A very enjoyable return to my youth, even though, as Spider Jerusalem pointed out, the only connection to witches this movie had was the title; the kids are actually stranded aliens. But the title was enough to count for the day, and it was a great addition.


January 5, 2015


Internet Movie Database          Movie Reviews

A seven-part ‘history’ of witchcraft from the middle ages to modern day.

This is a Danish silent movie from 1922; it’s broken into seven parts, four of which are live-action, the others being narrated with illustrations from woodcuts or medieval drawings. The narrator is describing the history of witchcraft from earliest history up to the present, with a lot of the description being enacted by live actors when he reaches the middle ages.

From a modern point of view, this is kind of silly; we were watching it as the first entry in this year’s New Year’s Day moviefest (theme: WITCHES) and it was a good place to start, not too intellectually demanding for early in the morning (well, 9:30 am, but it felt early.)

Some of it is stuff we already knew, about what people thought witches were and did and how they were supposed to have acted. The live-action stuff was actually well done for the time, but was eminently mst-able anyway.

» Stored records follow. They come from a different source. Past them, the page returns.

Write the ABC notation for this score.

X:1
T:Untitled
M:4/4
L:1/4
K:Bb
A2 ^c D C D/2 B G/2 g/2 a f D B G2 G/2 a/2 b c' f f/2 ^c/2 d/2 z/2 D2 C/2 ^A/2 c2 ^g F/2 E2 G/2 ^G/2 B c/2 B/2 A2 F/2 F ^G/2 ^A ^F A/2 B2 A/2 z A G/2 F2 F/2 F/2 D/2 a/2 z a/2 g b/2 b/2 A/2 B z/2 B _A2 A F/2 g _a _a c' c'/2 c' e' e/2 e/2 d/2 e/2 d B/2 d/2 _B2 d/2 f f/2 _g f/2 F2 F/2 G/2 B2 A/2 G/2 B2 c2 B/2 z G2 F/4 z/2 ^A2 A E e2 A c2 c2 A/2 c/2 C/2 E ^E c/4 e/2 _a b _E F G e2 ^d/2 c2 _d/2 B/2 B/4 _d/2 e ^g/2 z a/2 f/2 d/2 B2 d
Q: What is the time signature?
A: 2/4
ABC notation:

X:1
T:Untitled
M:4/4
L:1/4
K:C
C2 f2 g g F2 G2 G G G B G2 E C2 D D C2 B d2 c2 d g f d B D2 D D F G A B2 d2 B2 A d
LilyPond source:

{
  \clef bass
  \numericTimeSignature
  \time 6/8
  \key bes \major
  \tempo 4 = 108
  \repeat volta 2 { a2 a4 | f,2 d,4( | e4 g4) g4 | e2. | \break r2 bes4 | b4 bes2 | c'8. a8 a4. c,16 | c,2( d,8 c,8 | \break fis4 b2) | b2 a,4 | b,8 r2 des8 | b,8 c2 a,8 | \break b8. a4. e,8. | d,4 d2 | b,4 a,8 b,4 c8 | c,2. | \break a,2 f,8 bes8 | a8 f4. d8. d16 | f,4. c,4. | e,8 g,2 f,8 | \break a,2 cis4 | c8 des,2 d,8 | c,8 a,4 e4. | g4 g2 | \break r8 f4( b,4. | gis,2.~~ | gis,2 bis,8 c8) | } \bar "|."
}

The last section, that comes up to modern times, gives the medical diagnosis of ‘hysteria’ as the modern equivalent of witchcraft, with women being treated for this supposed illness and confined to mental institutions with their ‘cures’ as our version of accusing women of being witches and imprisoning, torturing or killing them. Again, this was made in 1922, so nowadays this is laughable; back then, it was probably thought-provoking.

An interesting and well-made period piece.

The Imitation Game

January 5, 2015


Internet Movie Database          Movie Reviews

From the book Alan Turing: The Enigma by Andrew Hodges

Yet another movie about Turing and the breaking of the Enigma code.

Now, don’t get me wrong. What Turing and his group did was amazing, and they changed the course of the war by figuring out the code. He gets top marks for that Chez Otter.

But is there anything new to say on the subject? Mr. Otter and I have seen at least two or three other movies and TV miniseries about him, his (illegal at the time) homosexuality, his supposed communist leanings and/or info leaks, his difficult personality, and also how he broke this extremely difficult code by inventing a type of calculator/computer that could figure it out in the time frame (it was changed every 24 hours.)

This was a well-made and well-written movie, beautifully filmed and, except for a regrettable scene where white-out was used to correct typewriting (Otter ground her teeth at that one) very historically accurate. Benedict Cumberbatch (who has the BEST NAME EVER in the Otter Family’s opinion) played Turing, and did a very good job of it, giving his extremely difficult personality enough human feeling for viewers to empathize with him.

But…did we really need another movie about this? Well, yes and no, I think. On the one hand, it’s been done before. On the other hand, with fan-favorite Cumberbatch in it, this will introduce Turing and what he did to a whole new generation.

But (and this is where the reality police come in and haul everyone away) it WAS NOT THE FIRST COMPUTER. Yes, they actually said this in the trailers for the movie, which made me shoot steam out of my ears. The Turing machine models algorithms, but is not itself a computer, and even if it were, it was a hundred and fifty years too late to be the FIRST computer.

But those are minor quibbles. If you don’t know this story, or are a Cumberbatch fan, or just like a well-written drama, you’ll enjoy this one.